Digital image representation
Core computer vision tasks: classification, detection, semantic segmentation, instance segmentation
From handcrafted features to deep learning

Week 2. Deep Learning Foundations

From machine learning to deep learning
Neural networks and nonlinear representation learning
Loss functions and optimization
Overfitting, regularization, and generalization
Practical training strategies

Week 3. Convolutional Neural Networks and Architectures

Convolution, pooling, activation, and normalization layers
CNN architectures
Transfer learning and fine-tuning
Evaluation metrics for image classification

Week 4. Object Detection

Problem formulation
Two-stage and one-stage detectors (e.g. Faster R-CNN, YOLO)
Evaluation metrics

Week 5. Semantic and Instance Segmentation

Problem formulation
Fully convolutional networks and U-Net-based architectures
From detection to instance-level segmentation
Instance segmentation architectures (e.g.
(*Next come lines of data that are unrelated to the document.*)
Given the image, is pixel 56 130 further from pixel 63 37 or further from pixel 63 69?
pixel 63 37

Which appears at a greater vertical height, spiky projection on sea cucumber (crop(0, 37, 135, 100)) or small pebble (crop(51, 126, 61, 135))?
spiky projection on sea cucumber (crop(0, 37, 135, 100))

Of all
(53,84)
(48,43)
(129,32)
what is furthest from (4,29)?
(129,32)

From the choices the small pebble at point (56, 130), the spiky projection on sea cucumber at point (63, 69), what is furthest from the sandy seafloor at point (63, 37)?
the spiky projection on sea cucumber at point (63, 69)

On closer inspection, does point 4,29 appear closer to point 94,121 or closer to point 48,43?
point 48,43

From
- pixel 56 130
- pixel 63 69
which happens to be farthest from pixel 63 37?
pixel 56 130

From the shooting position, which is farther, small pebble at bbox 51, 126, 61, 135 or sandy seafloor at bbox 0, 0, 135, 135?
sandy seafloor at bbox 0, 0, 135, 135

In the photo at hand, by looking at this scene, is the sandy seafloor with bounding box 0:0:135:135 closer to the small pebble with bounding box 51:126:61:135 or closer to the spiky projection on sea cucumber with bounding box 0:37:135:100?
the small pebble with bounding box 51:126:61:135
Mask R-CNN)
Evaluation metrics

Week 6. Attention Mechanisms and Vision Transformers

Limitations of convolution-based approaches
Attention mechanisms: intuition and motivation
Vision Transformers (ViT): high-level overview
CNNs vs Vision Transformers: strengths and limitations

Instructor name(s)

Verónica Vilaplana
Maria Ysern
Sigrid Vila

Instructor's biography

Verónica Vilaplana is an Associate Professor at the Universitat Politècnica de Catalunya (UPC) and a member of the Intelligent Data Science and Artificial Intelligence Research Center (IDEAI). Her research focuses on deep learning and computer vision, with a strong emphasis on image segmentation, representation learning, and medical image analysis. She has extensive experience leading and participating in national and European research projects, as well as in teaching and supervising undergraduate, master’s, and doctoral students.

Course Description

This course is designed to provide a solid and self-contained foundation in deep learning for computer vision. Starting from the representation of digital images and the definition of core visual tasks, the course introduces the principles of deep learning and convolutional neural networks as the dominant paradigm for visual understanding.

Participants will learn how modern CNN architectures are designed, trained, and evaluated, and how they are applied to key computer vision problems such as image classification, object detection, semantic segmentation, and instance segmentation. Practical considerations such as transfer learning, data augmentation, and evaluation metrics are emphasized throughout the course.

The course concludes with an overview of attention-based models and Vision Transformers, providing context on current trends in computer vision without assuming prior exposure to transformer architectures.

Prerequisites

Prerequisites:

Basic programming skills in Python
Introductory knowledge of machine learning

Certificate/badge details

Certificate of Achievement

Technical setup

Computer with internet access; access to open‑source tools; access to Google Colab.